Whole genome sequencing (WGS) is not necessarily a solution for someone with a rare, monogenic disease. Indeed, more than half of families with suspected rare monogenic diseases do not have an answer after WGS when short-read sequencing is performed. Now, a group of researchers present data that suggests that long-read sequencing may be the better road to go down for these people. The more comprehensive dataset can find variation, eliminate the need for multiple specialized tests, and streamline the diagnosis of rare diseases.
This work is published in The American Journal of Human Genetics, in an article titled, “Advancing long-read nanopore genome assembly and accurate variant calling for rare disease detection.” The findings suggest that long-read sequencing has the potential to improve the rate of diagnosis while reducing the time to diagnosis from years to days—in a single test and at a much lower cost.
“Today, the diagnostic yield of genetic sequencing is frustratingly low,” said Benedict Paten, PhD, professor of biomolecular engineering at UCSC Genomics Institute. “One likely cause is the incomplete sequencing methods used in clinical practice. In this work, we test the hypothesis that new, more comprehensive long-read sequencing can generate additional information useful for genetic diagnosis. We were excited to discover numerous additional potentially interesting genetic variants and epigenetic signals in our cohort. While it is still early days, there is great promise in this information, and it will take time for the community to interpret and fully understand much of this new information.”
The researchers partnered with clinicians to work on the cases of 42 patients with rare diseases—some of whom received a diagnosis via short-read methods or other testing, and some of whom were still undiagnosed. In some cases, the researchers had access to parental genetic information, but in others, they did not.
Long-read sequencing of the patients was done by nanopore sequencing. The genomic data was analyzed using computational methods to find small and large variants, phasing data, and methylation data, all using one pipeline called the Napu pipeline. The analysis process takes around a day or less, depending on the computer processing speed, and costs $100.
After sequencing and analyzing the patient data—achieving ∼36× average coverage and 32-kb read N50 from a single flow cell—the researchers found that long-reads provided a more exhaustive dataset as compared to what can be derived with short-read sequencing (SRS).
The long read sequencing covered “coding exons in ∼280 genes and ∼5 known Mendelian disease-associated genes that were not covered by SRS. It also detected “rare, functionally annotated variants, including structural variants (SVs) and tandem repeats, and completely phased 87% of protein-coding genes.”
The result was a conclusive diagnosis for 11 of the 42 patients in the cohort, providing everything that was known from the short-read data as well as additional information, including additional rare candidate variants, long-range phasing, and methylation.
The 11 diagnosed cases included four of congenital adrenal hypoplasia (a rare condition where the adrenal glands are enlarged and fail to function properly). The gene responsible for this disease is in a particularly challenging region of the genome—it can’t be characterized with short-read sequencing technology, and the current clinical test is cumbersome and incomplete.
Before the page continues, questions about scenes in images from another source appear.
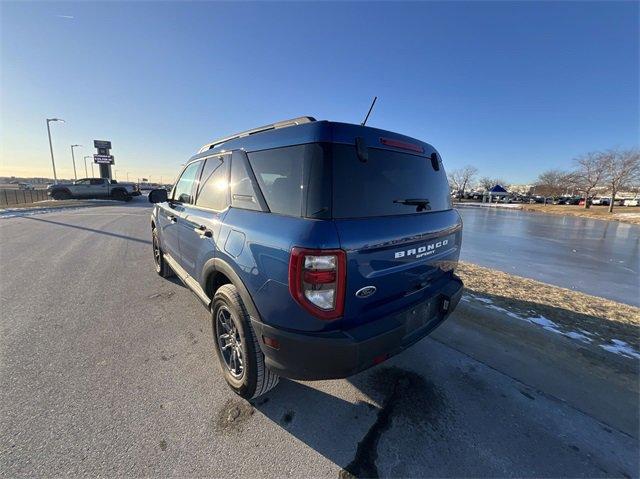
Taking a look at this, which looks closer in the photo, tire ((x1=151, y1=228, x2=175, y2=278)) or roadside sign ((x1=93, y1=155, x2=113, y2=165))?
tire ((x1=151, y1=228, x2=175, y2=278))

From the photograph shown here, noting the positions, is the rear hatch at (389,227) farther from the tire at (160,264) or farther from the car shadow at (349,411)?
the tire at (160,264)

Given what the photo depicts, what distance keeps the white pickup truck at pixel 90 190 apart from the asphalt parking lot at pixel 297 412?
29.7m

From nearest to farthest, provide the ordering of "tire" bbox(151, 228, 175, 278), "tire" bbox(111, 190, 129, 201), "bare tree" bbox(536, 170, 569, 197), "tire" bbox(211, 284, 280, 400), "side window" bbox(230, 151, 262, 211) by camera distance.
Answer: "tire" bbox(211, 284, 280, 400) < "side window" bbox(230, 151, 262, 211) < "tire" bbox(151, 228, 175, 278) < "tire" bbox(111, 190, 129, 201) < "bare tree" bbox(536, 170, 569, 197)

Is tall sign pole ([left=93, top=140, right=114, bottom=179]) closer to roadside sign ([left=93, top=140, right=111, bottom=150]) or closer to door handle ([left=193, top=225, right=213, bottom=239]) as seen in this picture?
roadside sign ([left=93, top=140, right=111, bottom=150])

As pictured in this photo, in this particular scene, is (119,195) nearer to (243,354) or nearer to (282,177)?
(243,354)

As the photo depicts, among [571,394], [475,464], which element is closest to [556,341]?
[571,394]

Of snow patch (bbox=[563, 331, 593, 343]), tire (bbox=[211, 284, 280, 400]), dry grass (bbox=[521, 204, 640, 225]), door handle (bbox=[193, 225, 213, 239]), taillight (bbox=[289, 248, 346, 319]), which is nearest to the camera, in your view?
taillight (bbox=[289, 248, 346, 319])

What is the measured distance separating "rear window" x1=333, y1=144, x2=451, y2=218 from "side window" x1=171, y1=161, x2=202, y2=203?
2.33m

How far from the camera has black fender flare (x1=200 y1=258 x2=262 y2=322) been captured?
7.04 feet

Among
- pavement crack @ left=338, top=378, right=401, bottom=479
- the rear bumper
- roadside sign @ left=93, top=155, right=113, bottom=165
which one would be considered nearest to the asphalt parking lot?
pavement crack @ left=338, top=378, right=401, bottom=479

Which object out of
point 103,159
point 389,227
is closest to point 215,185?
point 389,227

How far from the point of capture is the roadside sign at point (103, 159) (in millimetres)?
44447

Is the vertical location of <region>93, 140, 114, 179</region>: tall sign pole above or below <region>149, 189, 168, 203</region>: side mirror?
above

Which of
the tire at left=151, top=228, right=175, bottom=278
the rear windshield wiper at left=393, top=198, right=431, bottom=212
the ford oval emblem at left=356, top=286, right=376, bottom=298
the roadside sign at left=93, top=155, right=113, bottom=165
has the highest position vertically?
the roadside sign at left=93, top=155, right=113, bottom=165
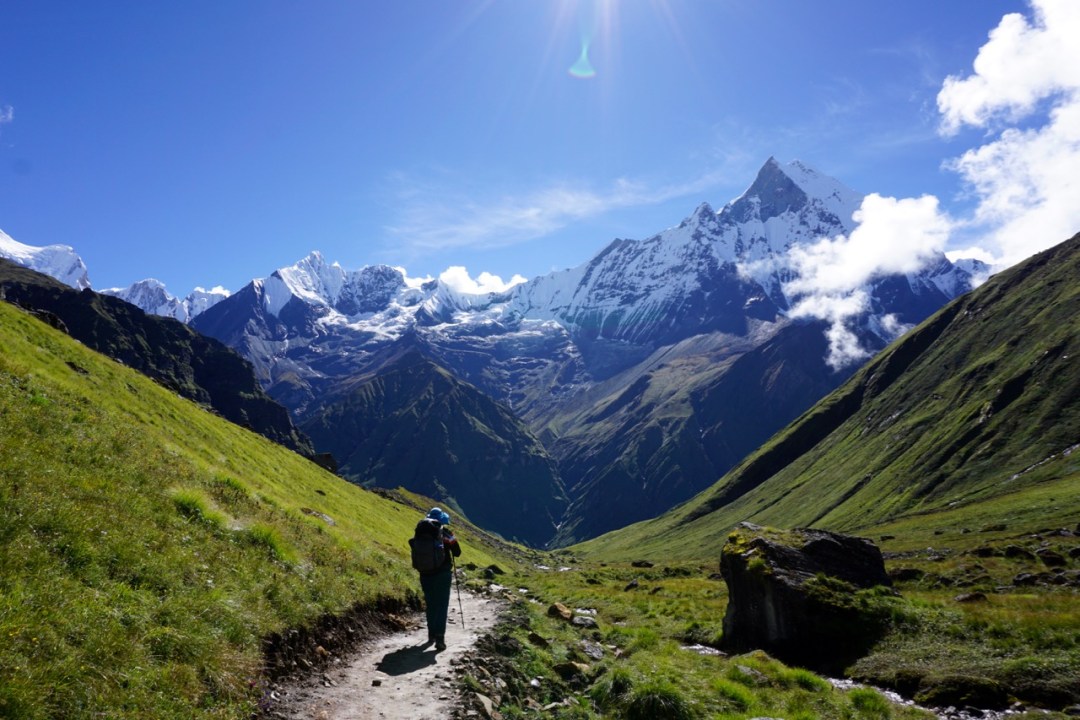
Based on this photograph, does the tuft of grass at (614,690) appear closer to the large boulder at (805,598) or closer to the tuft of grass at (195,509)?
the tuft of grass at (195,509)

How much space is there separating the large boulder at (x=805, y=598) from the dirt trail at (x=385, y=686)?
14.0m

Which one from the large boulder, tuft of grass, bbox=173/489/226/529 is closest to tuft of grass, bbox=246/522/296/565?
tuft of grass, bbox=173/489/226/529

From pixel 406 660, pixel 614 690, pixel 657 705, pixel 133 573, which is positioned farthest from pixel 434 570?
pixel 133 573

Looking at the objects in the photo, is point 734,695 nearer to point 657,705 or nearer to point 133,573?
point 657,705

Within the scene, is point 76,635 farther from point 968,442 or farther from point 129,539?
point 968,442

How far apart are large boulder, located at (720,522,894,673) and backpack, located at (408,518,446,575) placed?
614 inches

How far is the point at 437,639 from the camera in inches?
688

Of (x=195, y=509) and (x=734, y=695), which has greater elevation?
(x=195, y=509)

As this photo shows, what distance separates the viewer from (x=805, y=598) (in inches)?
1005

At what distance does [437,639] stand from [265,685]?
644cm

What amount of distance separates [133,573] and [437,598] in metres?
8.30

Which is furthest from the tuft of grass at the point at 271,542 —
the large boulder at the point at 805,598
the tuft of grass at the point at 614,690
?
the large boulder at the point at 805,598

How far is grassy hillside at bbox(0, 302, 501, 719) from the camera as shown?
8.48 meters

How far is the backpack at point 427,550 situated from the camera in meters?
17.4
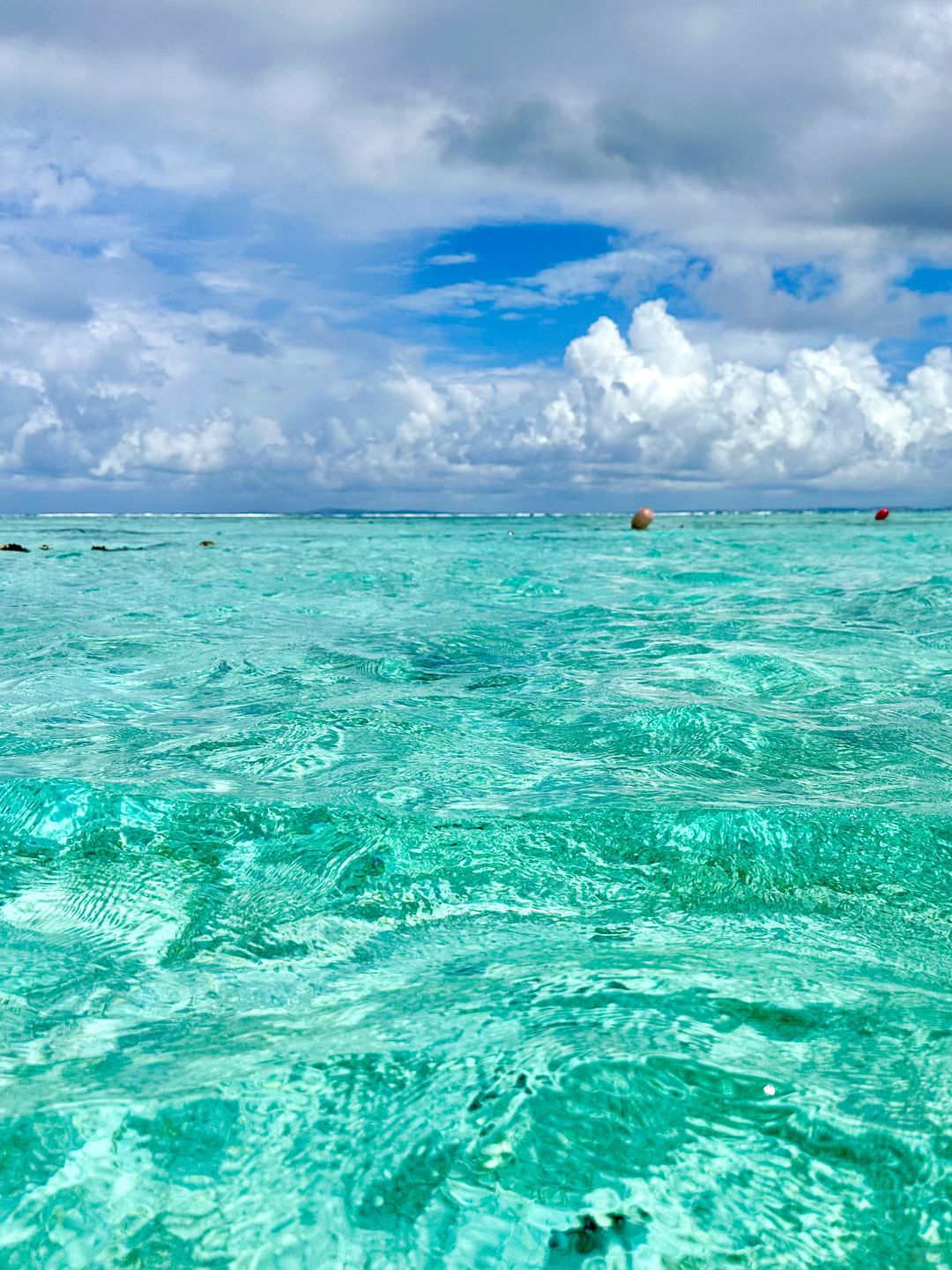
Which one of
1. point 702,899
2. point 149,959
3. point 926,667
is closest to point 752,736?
point 702,899

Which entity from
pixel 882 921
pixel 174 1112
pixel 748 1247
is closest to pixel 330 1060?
pixel 174 1112

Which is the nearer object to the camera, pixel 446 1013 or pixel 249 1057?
pixel 249 1057

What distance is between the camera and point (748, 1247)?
1.85 meters

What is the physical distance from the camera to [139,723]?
6520 millimetres

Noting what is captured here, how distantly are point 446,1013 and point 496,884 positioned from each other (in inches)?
41.8

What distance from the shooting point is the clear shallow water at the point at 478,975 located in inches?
77.4

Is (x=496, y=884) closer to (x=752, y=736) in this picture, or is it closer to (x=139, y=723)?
(x=752, y=736)

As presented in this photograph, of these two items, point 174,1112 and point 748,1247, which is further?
point 174,1112

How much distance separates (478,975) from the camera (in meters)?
2.98

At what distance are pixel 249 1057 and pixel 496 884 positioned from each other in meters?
1.42

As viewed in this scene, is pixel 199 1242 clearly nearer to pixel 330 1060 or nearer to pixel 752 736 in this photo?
pixel 330 1060

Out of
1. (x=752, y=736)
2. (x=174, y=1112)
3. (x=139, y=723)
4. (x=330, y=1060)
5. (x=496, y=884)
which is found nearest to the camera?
(x=174, y=1112)

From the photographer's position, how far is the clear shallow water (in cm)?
196

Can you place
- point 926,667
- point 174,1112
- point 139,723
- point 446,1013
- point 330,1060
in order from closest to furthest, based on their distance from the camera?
point 174,1112, point 330,1060, point 446,1013, point 139,723, point 926,667
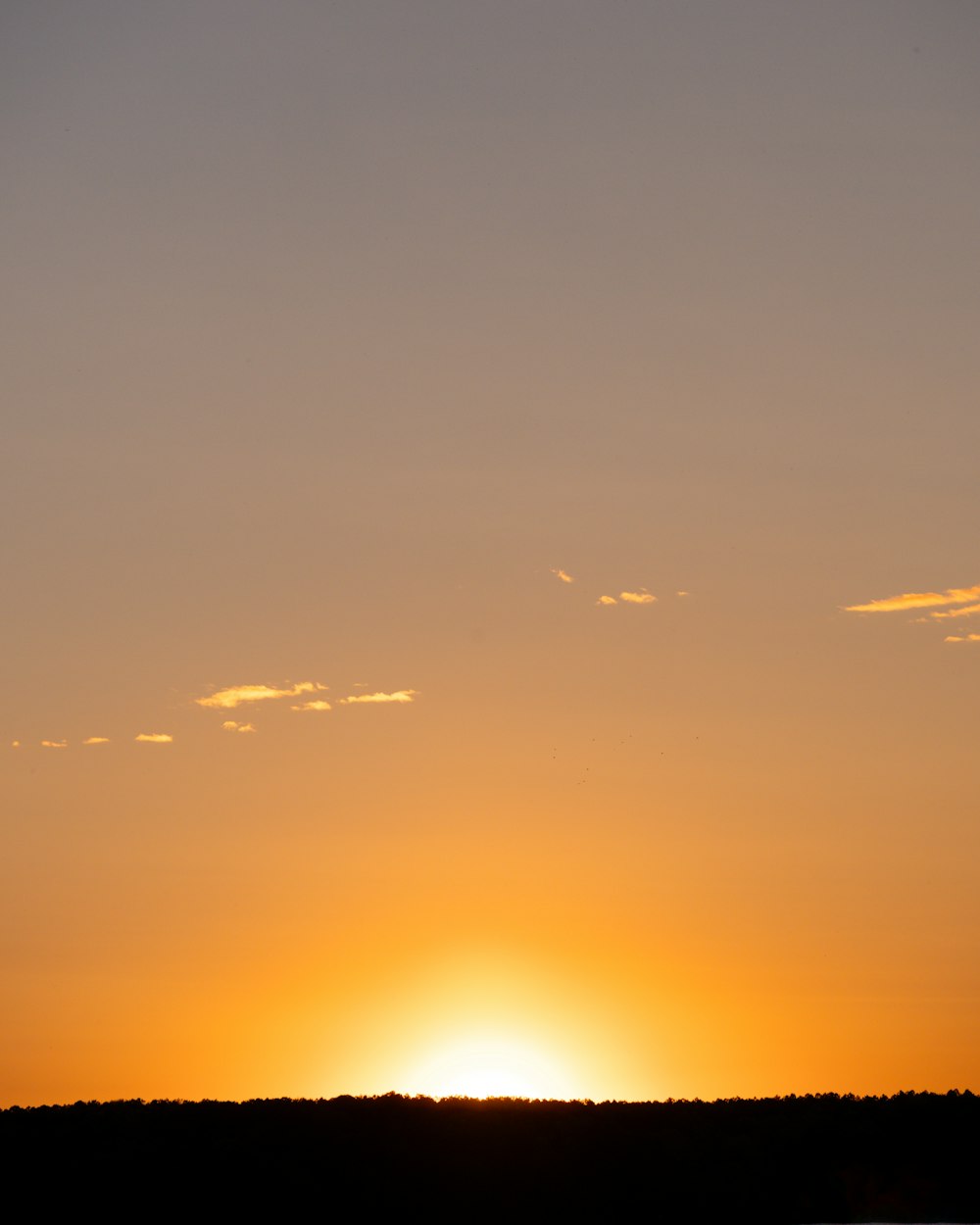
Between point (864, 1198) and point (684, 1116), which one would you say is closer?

“To solve these cases, we developed a new pangenomic tool that integrates new high-quality assemblies like the ‘telomere-to-telomere’ reference genome,” said Jean Monlong, PhD, a former postdoc in the Paten lab who is currently at INSERM in France. “We were excited to see that we could find and phase the pathogenic variants of all four patients suffering from this disease in our cohort. In the future, it might offer a rapid and comprehensive clinical test. We know many rare diseases involve regions of the human genome that have been historically difficult to study, so our results encourage us to extend our approach to more of those diseases that have been at a standstill for a long time.”
In addition, two cases involved disorders of sex development, while one rare case of Leydig cell hypoplasia affected male sexual development due to underdeveloped Leydig cells in the testes. Additionally, four cases of neurodevelopmental disorders, each representing long and challenging diagnostic odysseys, were finally resolved.
“There’s so much more of the genome that the long reads can unlock,” said Shloka Negi, a UCSC BME PhD student. “But, it will take some time until we can fully interpret this new information revealed by long reads. This data has been absent from our clinical databases, which were built using short-read analysis and mapping to the standard reference. We showed that long reads are uncovering about 5.8% more of the telomere-to-telomere genome that short reads simply couldn’t access.”